Opinion: Sec. Vilsack Listen to Family Forest Owners

Since 81 percent of New Hampshire is forested and 52 percent of that is owned by families, it will do well for woodlot owners to pay attention to the role and potential economic beneftis family woodlot owners, especially those in the 10 to 1,000 acre range, can play in climate change.

Sandwich, N.H photo by Leonard Witt

Here is a  link to an  opinion piece by Tom Martin, President and CEO of the American Forest Foundation. It appears in Agri-Pulse and is addressed to newly confirmed U.S. Secretary of Agriculture Tom Vilsack.

Some key points:

  • Currently, U.S. forests and forest products sequester and store roughly 15% of the country’s annual carbon emissions, representing our single largest natural carbon sink. More importantly, studies suggest this could be nearly doubled with the right actions.
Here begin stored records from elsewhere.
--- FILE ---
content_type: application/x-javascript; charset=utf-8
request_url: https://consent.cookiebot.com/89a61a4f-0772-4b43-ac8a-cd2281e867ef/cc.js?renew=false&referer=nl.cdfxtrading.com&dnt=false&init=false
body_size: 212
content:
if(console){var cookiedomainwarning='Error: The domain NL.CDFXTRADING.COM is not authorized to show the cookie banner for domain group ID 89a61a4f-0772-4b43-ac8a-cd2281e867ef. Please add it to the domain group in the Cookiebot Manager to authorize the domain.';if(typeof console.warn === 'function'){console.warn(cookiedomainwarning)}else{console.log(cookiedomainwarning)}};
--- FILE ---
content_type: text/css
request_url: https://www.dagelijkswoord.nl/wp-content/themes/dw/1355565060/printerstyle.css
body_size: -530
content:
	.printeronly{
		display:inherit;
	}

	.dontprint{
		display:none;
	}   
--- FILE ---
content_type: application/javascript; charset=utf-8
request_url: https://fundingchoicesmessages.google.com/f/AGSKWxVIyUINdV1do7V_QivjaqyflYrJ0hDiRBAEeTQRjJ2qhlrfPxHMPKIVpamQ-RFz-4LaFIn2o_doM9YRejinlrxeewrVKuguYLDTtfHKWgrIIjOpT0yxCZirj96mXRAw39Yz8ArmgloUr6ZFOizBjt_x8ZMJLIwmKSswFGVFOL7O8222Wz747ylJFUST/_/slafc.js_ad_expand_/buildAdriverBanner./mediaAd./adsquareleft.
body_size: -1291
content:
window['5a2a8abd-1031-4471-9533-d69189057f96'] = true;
  • Family forest owners represent 1 in 4 rural Americans…They want their land to remain as a forest into the future and improve its health today, both key climate mitigation strategies.

  • The U.S. Department of Agriculture… can help small family forest owners access carbon markets, which would leverage billions in private funding to help finance climate action.

  • Carbon markets provide small forest owners with an avenue for generating income from their land that they can put back into the trees. Carbon markets also encourage landowners to create forest plans and work with professional foresters – critical steps to long-term care of our forests.

  • Presently, carbon markets are inaccessible to small forest owners. In fact, 98% of the properties in existing carbon projects are large industrial tracts of 5,000 acres or more. Less than 1% are on acreages between 20 and 1,000— the size range of the majority of family-owned properties in the U.S.